The 100 big, medium and small towns on the river’s banks generate over 3,000 million litres of sewage every day. Much of this sewage is discharged into the river without appropriate treatment. Most industrial units located near the river also dispose of their untreated effluents in the river. The other scourges of the river include habitations and farming on the riverbed itself, religious rituals like idol emersion, cremation of human bodies on its banks and disposal of corpses in it. As a result, degradation of Ganga water begins right from Rishikesh and Hardwar, where it enters the plains, and continues to worsen as it moves on. It begins to stink by the time it reaches Kanpur.
How to tackle the pollution of the river is no great scientific or technological secret, and was known even in 1985. What the IITs are being asked to do now is to rediscover the wheel.
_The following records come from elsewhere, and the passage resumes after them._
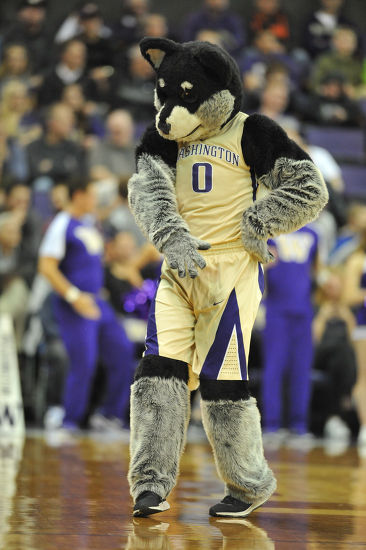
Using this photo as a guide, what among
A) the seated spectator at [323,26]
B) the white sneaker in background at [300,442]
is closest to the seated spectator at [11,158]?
the white sneaker in background at [300,442]

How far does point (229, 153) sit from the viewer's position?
385 cm

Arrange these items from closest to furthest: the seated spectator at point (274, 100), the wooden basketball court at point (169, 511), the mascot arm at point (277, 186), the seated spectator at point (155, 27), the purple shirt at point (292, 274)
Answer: the wooden basketball court at point (169, 511) < the mascot arm at point (277, 186) < the purple shirt at point (292, 274) < the seated spectator at point (274, 100) < the seated spectator at point (155, 27)

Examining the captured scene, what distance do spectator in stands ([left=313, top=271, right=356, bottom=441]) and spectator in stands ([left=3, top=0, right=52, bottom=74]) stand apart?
5.32 m

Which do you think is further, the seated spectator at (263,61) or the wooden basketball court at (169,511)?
the seated spectator at (263,61)

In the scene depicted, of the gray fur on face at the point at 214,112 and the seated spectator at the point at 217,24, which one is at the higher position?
the seated spectator at the point at 217,24

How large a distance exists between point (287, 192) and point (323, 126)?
8807mm

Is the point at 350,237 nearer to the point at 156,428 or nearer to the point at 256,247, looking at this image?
the point at 256,247

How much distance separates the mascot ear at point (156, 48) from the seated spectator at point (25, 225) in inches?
209

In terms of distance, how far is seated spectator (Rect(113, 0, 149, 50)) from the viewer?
13312 mm

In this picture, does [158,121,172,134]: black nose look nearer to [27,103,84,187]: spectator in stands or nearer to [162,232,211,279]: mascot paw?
[162,232,211,279]: mascot paw

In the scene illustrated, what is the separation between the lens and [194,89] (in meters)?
3.79

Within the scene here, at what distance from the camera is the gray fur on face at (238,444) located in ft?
12.1

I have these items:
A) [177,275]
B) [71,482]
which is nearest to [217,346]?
[177,275]

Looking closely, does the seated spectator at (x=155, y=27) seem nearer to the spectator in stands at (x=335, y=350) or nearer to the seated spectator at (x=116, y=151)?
the seated spectator at (x=116, y=151)
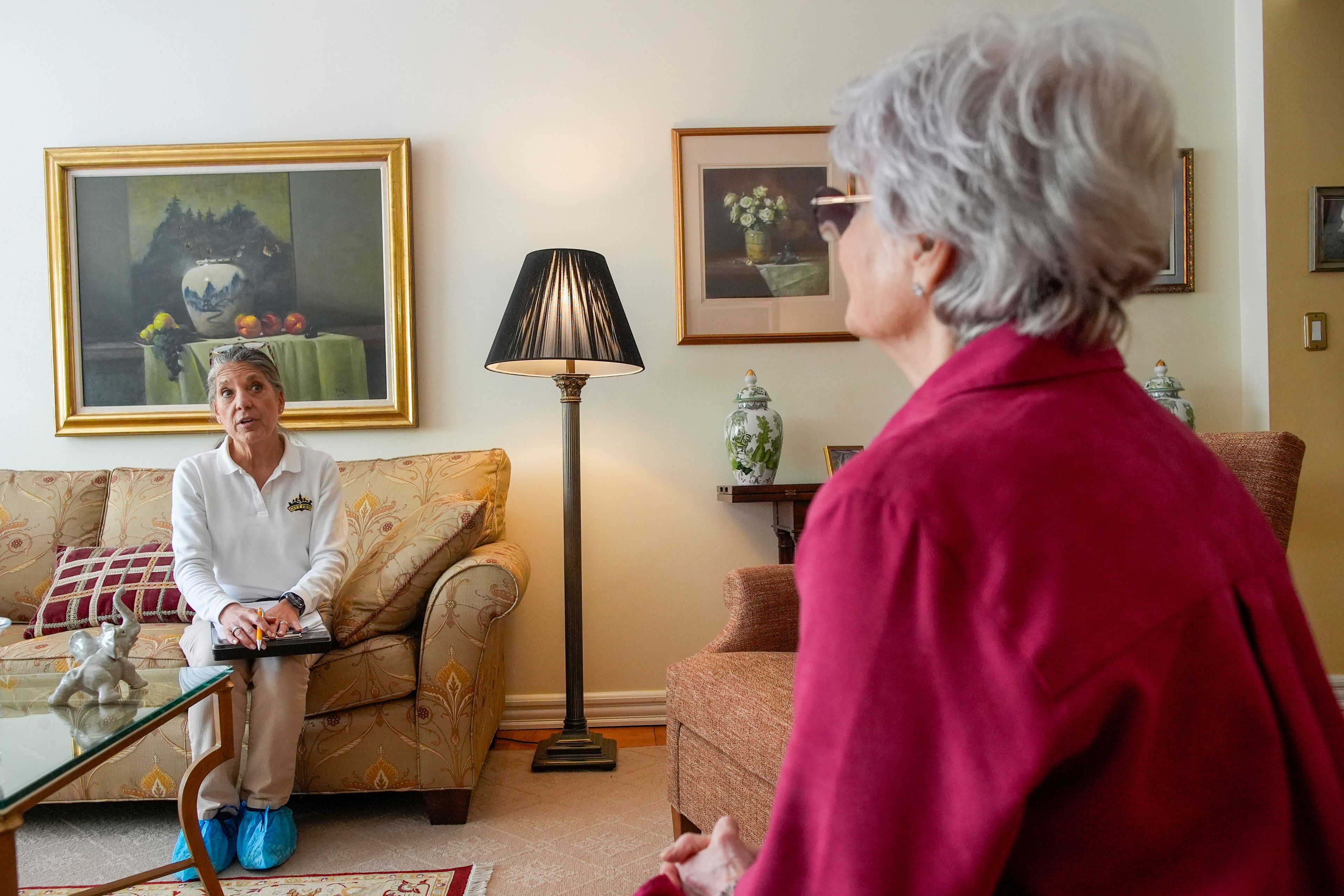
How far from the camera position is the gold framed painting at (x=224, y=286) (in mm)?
3270

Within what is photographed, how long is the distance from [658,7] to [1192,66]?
1.86 metres

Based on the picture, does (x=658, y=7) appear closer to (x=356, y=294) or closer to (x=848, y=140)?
(x=356, y=294)

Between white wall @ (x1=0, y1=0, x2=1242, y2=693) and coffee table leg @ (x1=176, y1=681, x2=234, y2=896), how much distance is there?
4.81ft

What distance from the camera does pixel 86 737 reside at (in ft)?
4.85

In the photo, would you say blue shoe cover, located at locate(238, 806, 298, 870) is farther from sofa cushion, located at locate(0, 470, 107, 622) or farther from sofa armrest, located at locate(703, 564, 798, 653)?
sofa cushion, located at locate(0, 470, 107, 622)

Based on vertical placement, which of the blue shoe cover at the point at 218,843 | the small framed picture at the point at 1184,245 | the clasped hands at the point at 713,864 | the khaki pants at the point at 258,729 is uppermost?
the small framed picture at the point at 1184,245

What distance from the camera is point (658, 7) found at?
3.31m

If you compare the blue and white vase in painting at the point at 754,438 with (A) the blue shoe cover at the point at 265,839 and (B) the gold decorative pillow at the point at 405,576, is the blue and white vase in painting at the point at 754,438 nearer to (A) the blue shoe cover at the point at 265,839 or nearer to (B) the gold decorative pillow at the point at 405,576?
(B) the gold decorative pillow at the point at 405,576

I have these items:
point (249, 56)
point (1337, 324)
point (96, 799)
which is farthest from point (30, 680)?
point (1337, 324)

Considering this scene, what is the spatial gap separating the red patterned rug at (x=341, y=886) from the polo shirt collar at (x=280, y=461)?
0.95 meters

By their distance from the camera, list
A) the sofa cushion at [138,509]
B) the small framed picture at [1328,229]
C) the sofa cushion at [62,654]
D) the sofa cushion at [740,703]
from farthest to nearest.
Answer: the small framed picture at [1328,229] < the sofa cushion at [138,509] < the sofa cushion at [62,654] < the sofa cushion at [740,703]

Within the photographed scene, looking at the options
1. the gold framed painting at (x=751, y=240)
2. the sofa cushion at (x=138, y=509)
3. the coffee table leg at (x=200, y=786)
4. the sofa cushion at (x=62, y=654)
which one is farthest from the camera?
the gold framed painting at (x=751, y=240)

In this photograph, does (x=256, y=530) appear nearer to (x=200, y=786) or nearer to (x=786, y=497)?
(x=200, y=786)

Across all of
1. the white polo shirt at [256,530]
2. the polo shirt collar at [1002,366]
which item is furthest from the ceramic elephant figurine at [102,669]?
the polo shirt collar at [1002,366]
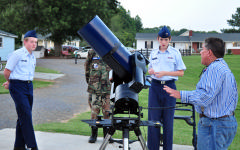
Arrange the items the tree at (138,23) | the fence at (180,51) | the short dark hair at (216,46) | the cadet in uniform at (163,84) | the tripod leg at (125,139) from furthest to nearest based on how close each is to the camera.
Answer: the tree at (138,23)
the fence at (180,51)
the cadet in uniform at (163,84)
the short dark hair at (216,46)
the tripod leg at (125,139)

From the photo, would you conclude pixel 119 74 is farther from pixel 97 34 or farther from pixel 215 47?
pixel 215 47

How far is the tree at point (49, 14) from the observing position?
3916 cm

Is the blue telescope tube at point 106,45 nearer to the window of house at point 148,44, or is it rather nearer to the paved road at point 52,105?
the paved road at point 52,105

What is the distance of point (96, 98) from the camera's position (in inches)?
230

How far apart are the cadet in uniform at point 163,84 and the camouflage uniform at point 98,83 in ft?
4.39

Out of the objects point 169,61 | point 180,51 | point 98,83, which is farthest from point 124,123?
point 180,51

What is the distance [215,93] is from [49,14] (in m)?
38.4

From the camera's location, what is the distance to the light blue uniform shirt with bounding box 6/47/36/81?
4.71 m

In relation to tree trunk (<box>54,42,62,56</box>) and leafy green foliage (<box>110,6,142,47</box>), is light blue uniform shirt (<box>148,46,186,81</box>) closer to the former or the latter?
tree trunk (<box>54,42,62,56</box>)

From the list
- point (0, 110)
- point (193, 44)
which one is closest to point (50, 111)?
point (0, 110)

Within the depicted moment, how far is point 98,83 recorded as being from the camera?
5781 millimetres

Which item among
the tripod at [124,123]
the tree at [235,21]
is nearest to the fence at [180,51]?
the tripod at [124,123]

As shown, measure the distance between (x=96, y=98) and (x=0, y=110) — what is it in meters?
5.18

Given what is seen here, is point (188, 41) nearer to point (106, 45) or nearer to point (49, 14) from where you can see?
point (49, 14)
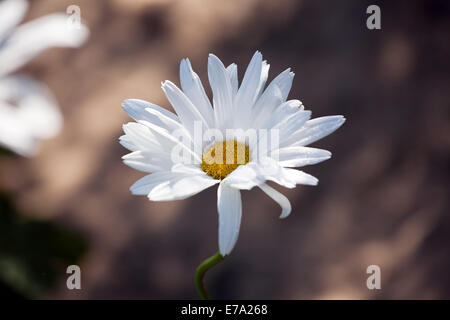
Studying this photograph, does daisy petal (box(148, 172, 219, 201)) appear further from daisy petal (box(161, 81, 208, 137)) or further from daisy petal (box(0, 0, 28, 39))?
daisy petal (box(0, 0, 28, 39))

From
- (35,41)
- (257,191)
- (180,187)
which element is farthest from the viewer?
(257,191)

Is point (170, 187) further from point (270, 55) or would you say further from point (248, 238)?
point (270, 55)

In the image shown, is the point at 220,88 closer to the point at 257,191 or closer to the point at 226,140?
the point at 226,140

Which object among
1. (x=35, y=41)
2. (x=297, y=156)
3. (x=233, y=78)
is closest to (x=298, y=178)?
(x=297, y=156)

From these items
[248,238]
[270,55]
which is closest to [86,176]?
[248,238]

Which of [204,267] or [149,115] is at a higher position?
[149,115]

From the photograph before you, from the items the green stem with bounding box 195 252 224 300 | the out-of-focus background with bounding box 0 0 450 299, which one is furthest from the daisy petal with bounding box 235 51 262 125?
the out-of-focus background with bounding box 0 0 450 299

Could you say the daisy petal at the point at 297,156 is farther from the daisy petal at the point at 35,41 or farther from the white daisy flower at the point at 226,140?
the daisy petal at the point at 35,41
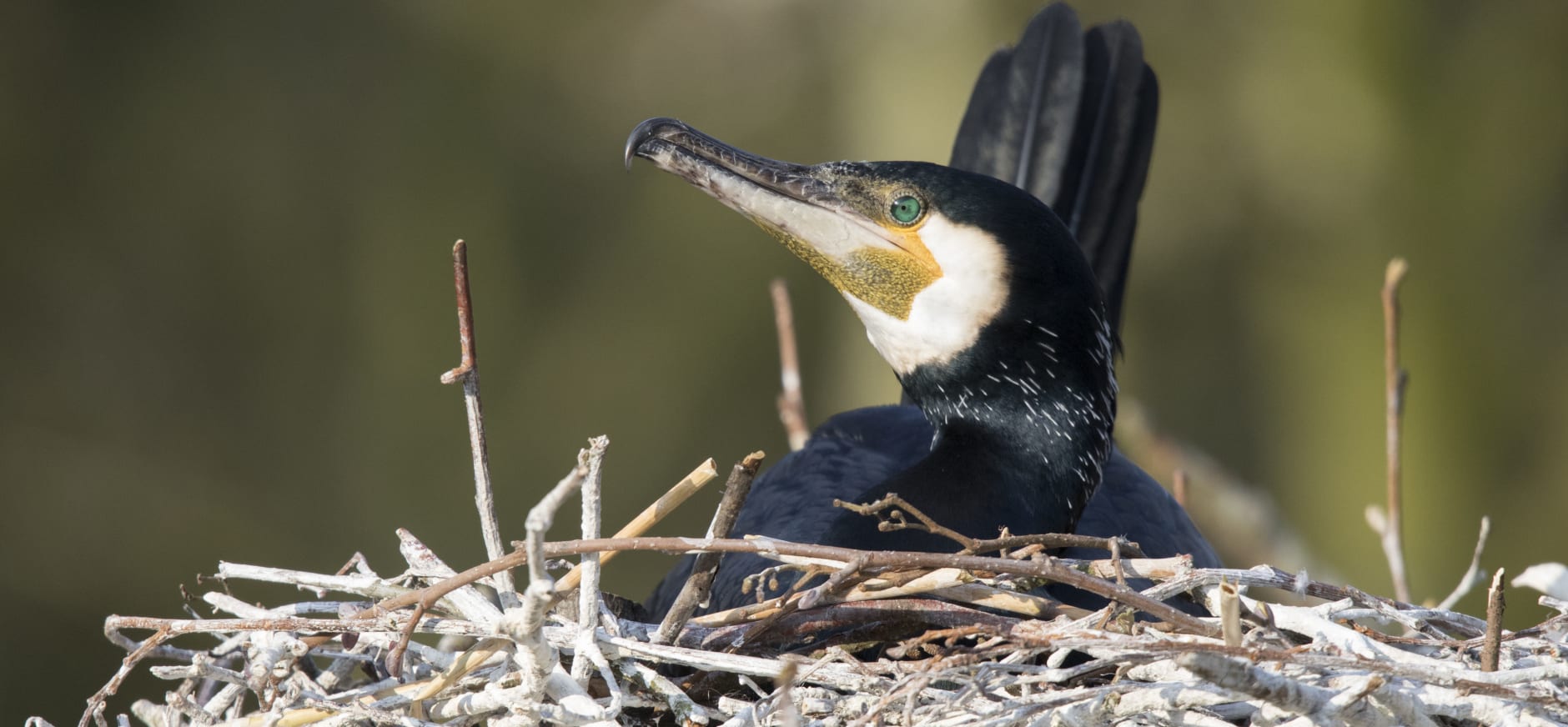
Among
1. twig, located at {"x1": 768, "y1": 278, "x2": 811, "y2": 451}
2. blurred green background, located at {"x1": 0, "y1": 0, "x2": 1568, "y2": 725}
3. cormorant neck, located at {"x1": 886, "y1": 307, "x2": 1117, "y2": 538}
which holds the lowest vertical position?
cormorant neck, located at {"x1": 886, "y1": 307, "x2": 1117, "y2": 538}

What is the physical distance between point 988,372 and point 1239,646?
0.70m

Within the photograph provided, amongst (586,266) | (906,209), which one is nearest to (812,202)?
(906,209)

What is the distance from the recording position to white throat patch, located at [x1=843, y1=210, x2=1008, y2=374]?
1.88 m

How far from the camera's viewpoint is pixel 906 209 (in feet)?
6.26

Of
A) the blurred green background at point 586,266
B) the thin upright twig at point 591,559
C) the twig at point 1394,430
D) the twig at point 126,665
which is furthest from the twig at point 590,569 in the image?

The strategy mooted in the 1980s by the Central Ganga Authority, subsequently renamed as the National Ganga River Basin Authority (NGRBA), for cleaning the Ganga envisaged sewage treatment plants and oxidation ponds to raise the dissolved oxygen (DO) content of water before letting it into the river. It also stipulated measures to reverse the denudation of the river’s catchments to ensure that only clean, mud-free water pours into it, to reduce its turbidity. These plans failed largely because they required, for their success, the cooperation of state governments and a large number of civic bodies; this was not forthcoming in the manner required.
The strategies to be worked out by the IITs will have to revolve round similar approaches, perhaps with better (more modern) technologies which may help get around some operational hurdles. One option that the IITs must consider is restoring the biological processes that keep river waters clean in a natural way. Such strategies are likely to prove more durable than others.